START DATASET EXCERPTS

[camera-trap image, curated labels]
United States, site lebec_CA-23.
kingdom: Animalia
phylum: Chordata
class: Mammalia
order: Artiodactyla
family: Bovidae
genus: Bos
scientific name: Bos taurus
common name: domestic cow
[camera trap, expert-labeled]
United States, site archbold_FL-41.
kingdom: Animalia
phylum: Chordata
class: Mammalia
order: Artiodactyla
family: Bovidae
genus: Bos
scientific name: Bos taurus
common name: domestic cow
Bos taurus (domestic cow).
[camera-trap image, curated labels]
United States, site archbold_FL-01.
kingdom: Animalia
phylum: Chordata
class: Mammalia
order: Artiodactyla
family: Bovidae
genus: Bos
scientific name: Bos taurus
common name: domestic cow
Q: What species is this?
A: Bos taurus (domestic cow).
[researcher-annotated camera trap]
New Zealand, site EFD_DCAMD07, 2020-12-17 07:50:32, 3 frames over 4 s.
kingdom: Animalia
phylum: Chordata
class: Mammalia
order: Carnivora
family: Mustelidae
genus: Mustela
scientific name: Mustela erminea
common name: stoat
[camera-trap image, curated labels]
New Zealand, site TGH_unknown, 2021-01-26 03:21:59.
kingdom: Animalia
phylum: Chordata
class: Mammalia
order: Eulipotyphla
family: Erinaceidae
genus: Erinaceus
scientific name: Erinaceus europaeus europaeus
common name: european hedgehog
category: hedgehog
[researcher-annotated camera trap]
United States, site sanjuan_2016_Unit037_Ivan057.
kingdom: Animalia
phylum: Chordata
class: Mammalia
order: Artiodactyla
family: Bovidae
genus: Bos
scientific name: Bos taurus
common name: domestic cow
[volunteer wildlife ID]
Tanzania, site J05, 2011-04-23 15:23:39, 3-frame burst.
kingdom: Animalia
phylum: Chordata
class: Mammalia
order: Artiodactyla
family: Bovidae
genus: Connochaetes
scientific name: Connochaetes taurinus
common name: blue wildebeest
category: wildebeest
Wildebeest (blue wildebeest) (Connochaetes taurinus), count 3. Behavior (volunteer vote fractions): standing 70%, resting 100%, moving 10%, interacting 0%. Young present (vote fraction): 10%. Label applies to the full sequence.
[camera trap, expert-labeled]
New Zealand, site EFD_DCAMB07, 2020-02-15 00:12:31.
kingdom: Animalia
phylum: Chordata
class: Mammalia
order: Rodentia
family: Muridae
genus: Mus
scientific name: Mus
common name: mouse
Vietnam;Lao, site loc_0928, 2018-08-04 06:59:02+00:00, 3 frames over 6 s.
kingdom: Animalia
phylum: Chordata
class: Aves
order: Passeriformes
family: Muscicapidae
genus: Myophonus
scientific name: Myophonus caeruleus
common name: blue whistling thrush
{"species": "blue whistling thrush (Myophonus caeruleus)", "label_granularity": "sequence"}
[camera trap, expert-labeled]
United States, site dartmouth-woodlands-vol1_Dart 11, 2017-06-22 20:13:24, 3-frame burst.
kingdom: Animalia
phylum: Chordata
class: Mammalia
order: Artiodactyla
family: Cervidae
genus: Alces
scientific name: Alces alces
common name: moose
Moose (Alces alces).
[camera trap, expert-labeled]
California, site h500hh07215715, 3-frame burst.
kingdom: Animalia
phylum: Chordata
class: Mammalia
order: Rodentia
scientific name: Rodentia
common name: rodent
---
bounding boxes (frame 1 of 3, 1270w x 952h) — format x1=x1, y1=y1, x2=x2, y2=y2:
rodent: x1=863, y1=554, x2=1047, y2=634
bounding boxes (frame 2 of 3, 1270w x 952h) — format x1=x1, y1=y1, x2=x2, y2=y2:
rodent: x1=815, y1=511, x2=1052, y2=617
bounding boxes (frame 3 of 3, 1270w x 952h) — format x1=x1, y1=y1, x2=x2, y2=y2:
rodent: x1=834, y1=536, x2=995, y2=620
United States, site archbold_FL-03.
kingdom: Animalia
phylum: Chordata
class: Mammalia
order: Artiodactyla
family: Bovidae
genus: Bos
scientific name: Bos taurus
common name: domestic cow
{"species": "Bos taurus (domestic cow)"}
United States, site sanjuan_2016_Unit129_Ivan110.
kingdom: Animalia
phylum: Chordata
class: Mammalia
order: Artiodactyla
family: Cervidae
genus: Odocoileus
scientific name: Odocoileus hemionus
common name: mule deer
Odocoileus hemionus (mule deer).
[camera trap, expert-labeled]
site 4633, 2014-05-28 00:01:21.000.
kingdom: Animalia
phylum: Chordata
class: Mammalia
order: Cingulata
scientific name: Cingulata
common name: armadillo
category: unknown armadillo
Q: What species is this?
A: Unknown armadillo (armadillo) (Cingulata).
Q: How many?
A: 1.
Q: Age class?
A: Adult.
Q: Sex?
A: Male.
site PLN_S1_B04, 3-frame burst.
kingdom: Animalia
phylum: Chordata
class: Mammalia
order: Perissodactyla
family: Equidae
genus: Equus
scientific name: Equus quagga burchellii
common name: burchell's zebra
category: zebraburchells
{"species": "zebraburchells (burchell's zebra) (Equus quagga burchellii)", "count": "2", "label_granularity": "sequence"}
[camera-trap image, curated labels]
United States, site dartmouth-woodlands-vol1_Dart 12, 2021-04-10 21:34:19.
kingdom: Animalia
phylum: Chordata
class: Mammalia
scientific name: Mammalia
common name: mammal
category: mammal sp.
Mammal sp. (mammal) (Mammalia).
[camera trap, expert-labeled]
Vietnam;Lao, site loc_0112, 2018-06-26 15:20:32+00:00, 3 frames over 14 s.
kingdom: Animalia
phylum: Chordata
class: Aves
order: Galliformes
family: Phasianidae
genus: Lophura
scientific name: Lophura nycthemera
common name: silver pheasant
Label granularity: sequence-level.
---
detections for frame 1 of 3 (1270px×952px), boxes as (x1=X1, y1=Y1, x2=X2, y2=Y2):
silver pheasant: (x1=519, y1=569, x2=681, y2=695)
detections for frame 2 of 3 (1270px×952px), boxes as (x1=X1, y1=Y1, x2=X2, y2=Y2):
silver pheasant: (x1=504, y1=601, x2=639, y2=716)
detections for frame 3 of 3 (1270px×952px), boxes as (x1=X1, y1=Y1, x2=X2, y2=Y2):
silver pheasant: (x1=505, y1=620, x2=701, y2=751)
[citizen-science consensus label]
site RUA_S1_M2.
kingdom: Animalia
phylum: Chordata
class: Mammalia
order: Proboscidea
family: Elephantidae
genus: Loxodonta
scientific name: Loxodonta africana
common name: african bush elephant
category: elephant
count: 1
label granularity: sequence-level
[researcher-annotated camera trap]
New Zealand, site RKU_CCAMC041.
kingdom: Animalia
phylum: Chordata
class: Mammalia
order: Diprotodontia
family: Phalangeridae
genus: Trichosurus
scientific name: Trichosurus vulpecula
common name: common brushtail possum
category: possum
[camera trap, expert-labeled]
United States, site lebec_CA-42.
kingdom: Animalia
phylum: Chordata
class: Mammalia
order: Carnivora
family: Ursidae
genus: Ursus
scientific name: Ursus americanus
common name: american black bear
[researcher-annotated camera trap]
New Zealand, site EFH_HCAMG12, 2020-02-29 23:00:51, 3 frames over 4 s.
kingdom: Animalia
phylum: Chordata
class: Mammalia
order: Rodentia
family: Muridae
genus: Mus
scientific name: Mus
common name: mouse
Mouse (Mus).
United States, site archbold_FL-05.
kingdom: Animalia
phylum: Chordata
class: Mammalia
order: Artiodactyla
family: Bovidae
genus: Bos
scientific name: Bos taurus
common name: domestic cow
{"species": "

END DATASET EXCERPTS

WHAT IS BEING ASKED
Repeat exactly, please, each line from the beginning of the data through the line with "Tanzania, site J05, 2011-04-23" in it, and only those lines.

SOLUTION TO THIS PROBLEM
[camera-trap image, curated labels]
United States, site lebec_CA-23.
kingdom: Animalia
phylum: Chordata
class: Mammalia
order: Artiodactyla
family: Bovidae
genus: Bos
scientific name: Bos taurus
common name: domestic cow
[camera trap, expert-labeled]
United States, site archbold_FL-41.
kingdom: Animalia
phylum: Chordata
class: Mammalia
order: Artiodactyla
family: Bovidae
genus: Bos
scientific name: Bos taurus
common name: domestic cow
Bos taurus (domestic cow).
[camera-trap image, curated labels]
United States, site archbold_FL-01.
kingdom: Animalia
phylum: Chordata
class: Mammalia
order: Artiodactyla
family: Bovidae
genus: Bos
scientific name: Bos taurus
common name: domestic cow
Q: What species is this?
A: Bos taurus (domestic cow).
[researcher-annotated camera trap]
New Zealand, site EFD_DCAMD07, 2020-12-17 07:50:32, 3 frames over 4 s.
kingdom: Animalia
phylum: Chordata
class: Mammalia
order: Carnivora
family: Mustelidae
genus: Mustela
scientific name: Mustela erminea
common name: stoat
[camera-trap image, curated labels]
New Zealand, site TGH_unknown, 2021-01-26 03:21:59.
kingdom: Animalia
phylum: Chordata
class: Mammalia
order: Eulipotyphla
family: Erinaceidae
genus: Erinaceus
scientific name: Erinaceus europaeus europaeus
common name: european hedgehog
category: hedgehog
[researcher-annotated camera trap]
United States, site sanjuan_2016_Unit037_Ivan057.
kingdom: Animalia
phylum: Chordata
class: Mammalia
order: Artiodactyla
family: Bovidae
genus: Bos
scientific name: Bos taurus
common name: domestic cow
[volunteer wildlife ID]
Tanzania, site J05, 2011-04-23 15:23:39, 3-frame burst.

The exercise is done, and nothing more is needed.